Когда мы перевели сие письмо таким образом, что японцы поняли наши мысли, на что было употреблено с лишком час, тогда они меня спросили, что бы я написал на шлюп, если бы японцы в Кунашире позволили мне отвечать. «Чтобы шлюп, – сказал я, – ничего не предпринимая, шел скорее к русским берегам и донес обо всем случившемся правительству».
По окончании расспросов о письме приступили они опять к другим вопросам, из коих весьма многие были те же, на которые мы накануне дали им достаточные ответы, а другие были новые, которые они предлагали нам так же беспорядочно, как и прежде, перемешивая их со старыми и вмешивая между ими какие-нибудь безделицы. Важнейший из вопросов был следующий: зачем мы пришли к их берегам, когда японцы запретили русским ходить, объявив Резанову именно, что у них существует закон, по которому приходящие к ним, кроме порта Нагасаки, иностранные суда должно жечь, а людей брать в плен и вечно держать в неволе?
____________
ЧТО СДЕЛАТЬ:
1. Перескажите отрывок о допросе японцами в двух предложениях.
2. Продолжите отрывок о допросе японцами, начав сразу после его последнего предложения.

ДАННЫЕ:
____________
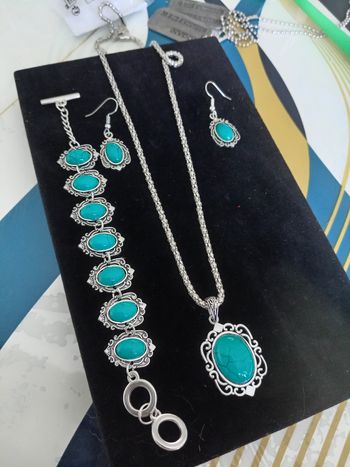Parure turquoise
____________
ОТВЕТЫ:
1. Когда письмо перевели японцам, на что ушло больше часа, они спросили рассказчика, что бы он написал на шлюп, и тот ответил, что велел бы шлюпу, ничего не предпринимая, скорее идти к русским берегам и донести обо всём правительству. Затем японцы вновь беспорядочно задавали старые и новые вопросы, важнейшим из которых был вопрос о том, зачем русские пришли к их берегам вопреки объявленному Резанову закону, по которому иностранные суда вне Нагасаки следует жечь, а людей брать в вечный плен.

2.
На сей вопрос ответ наш заключался в следующем: мы слышали, что японцы не хотят позволить русским кораблям приходить к ним для торгу, но мы никогда не слыхали и даже вообразить не могли, чтобы запрещение сие могло простираться на те суда, которые, быв поблизости японских берегов, претерпят какое-либо бедствие или, по случаю недостатка в чем-либо для них необходимом, будут иметь нужду в их пособии, ибо большая половина самых необразованных, диких народов никогда не отказывает давать прибежище и помощь бедствующим мореплавателям. По сей-то самой причине и мы, имея крайнюю нужду в необходимых жизненных припасах и находясь недалеко от Курильских островов, искали между ими пристанища, где, встретив случайно японского чиновника, получили от него письмо и дружеское уверение, что нуждам нашим пособят его соотечественники в Урбитче, куда ветры нас не допустили, и потому мы пришли в Кунашир, где употребили все средства обойтись дружески с японцами и изъяснить им свои надобности, но они с нами поступили иначе.
Японцы желали, чтобы мы рассказали им все происшествия, с нами случившиеся, по порядку, с самого первого нашего свидания с их отрядом на острове Итурупе до той минуты, как захватили нас на Кунашире. При сем случае они притворялись и делали вид, как будто ничего прежде о сем деле не слыхали, а особливо удивлялись они, что начальник кунаширский не прислал к ним вещей, оставленных нами в кадке на воде и в разных местах на берегу. Потом спрашивали они нас, куда мы шли, когда повстречалась надобность в жизненных припасах, и потребовали, чтобы мы показали им наш путь на карте, в чем мы их удовлетворили, указав место нашего назначения согласно с прежним нашим объявлением.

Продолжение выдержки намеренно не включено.